Middle-of-the-road doesn’t win wars or grasp opportunit­ies. As much as higher levels of success follow higher risk, so do higher incidences of failure, but you can’t have one without risking the other. Who, after all, wants to wander around aimlessly in the soggy, crowded marsh that is the middle of the bell curve?

It will be trial and error that finds a vaccine for Covid-19, not a convention­al recipe. A healthy dose of previous lessons learnt will open short cuts and identify dead ends. It will be the experience of mistakes that guide us to the answer.

Besides, who needs boring, contained, right-all-the time (but who cares) people — we all know them, some of my best friends … actually, no.

Mistakes can cause damage (even if it’s just to your ego) and injuries can leave scars. So what?
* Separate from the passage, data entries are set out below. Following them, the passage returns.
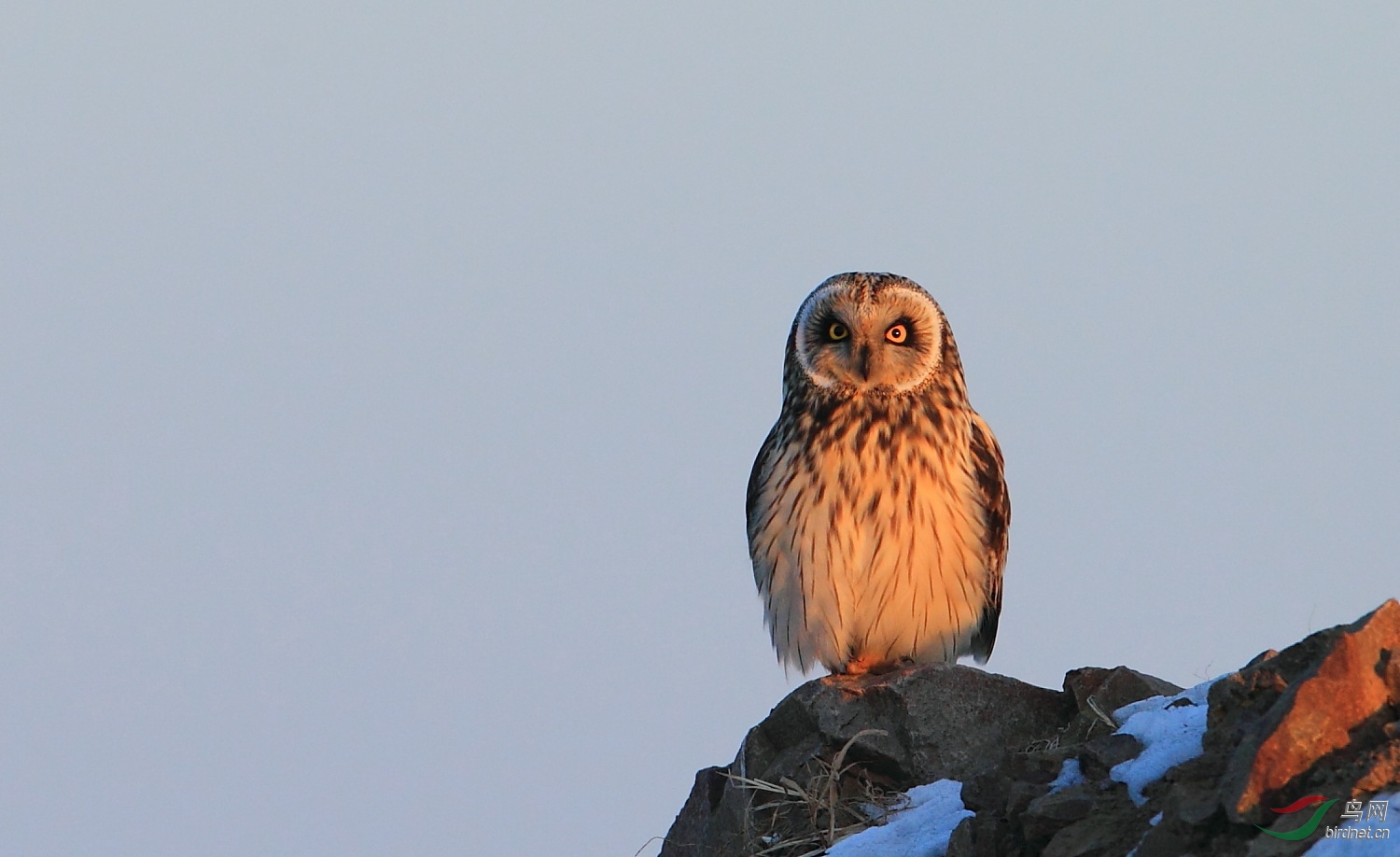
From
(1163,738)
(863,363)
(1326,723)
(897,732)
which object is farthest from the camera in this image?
(863,363)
It’s the scars, the lines, the blemishes that make us comfortabl­e with one another — not the make-up and coverup and pretence. Perfection is flawed. As the Leonard Cohen song goes: “There’s a crack in everything. That’s how the light gets in.”
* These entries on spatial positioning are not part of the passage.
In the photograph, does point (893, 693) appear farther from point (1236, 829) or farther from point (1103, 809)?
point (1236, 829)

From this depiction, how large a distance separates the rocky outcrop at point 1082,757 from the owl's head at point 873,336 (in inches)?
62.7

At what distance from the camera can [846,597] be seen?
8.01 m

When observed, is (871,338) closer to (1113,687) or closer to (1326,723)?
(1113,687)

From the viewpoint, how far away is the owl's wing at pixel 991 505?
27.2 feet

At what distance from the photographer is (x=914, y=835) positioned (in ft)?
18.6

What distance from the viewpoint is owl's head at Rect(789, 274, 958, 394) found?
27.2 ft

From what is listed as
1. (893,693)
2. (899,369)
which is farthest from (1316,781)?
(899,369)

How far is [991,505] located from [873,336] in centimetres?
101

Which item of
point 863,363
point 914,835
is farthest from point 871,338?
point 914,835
We cannot advance through repetition, but only through experiment, adventure and discovery, and occasional­ly wandering off the beaten track.

As Stephen Fry once said in a debate on political correctnes­s: “Progress isn’t achieved by preachers or guardians of morality, but by madmen, hermits, heretics, dreamers, rebels and sceptics.” I would argue this holds true particular­ly when it comes to embedded bad habits, of which we, in our country, have many. Go for it. Take risk. Make mistakes. Make changes.

Nothing could be more necessary and urgent than for us to trust and take risks on one another now, particular­ly as we seek to address the economic and other chasms that divide us. We have to throw ourselves, borderline recklessly, into that cauldron of the no-go zone that separates us, and then take risks (educated, informed by previous mistakes) to find our way out of our obsession with the past.

We’re going to have to invest where establishe­d capital fears to tread, we’re going to have to embrace and fight each other in equal, honest measure to discover that imperfect but pragmatic and palatable middle ground that will define the foundation­s of our shared future.

In so doingwe will make many mistakes — that’s the deal of barrier-breaking, of discovery, of renewal.

Bring it on! Not taking those risks is the biggest risk of all. We sure as hell aren’t going to get there with polite populist promises, now are we?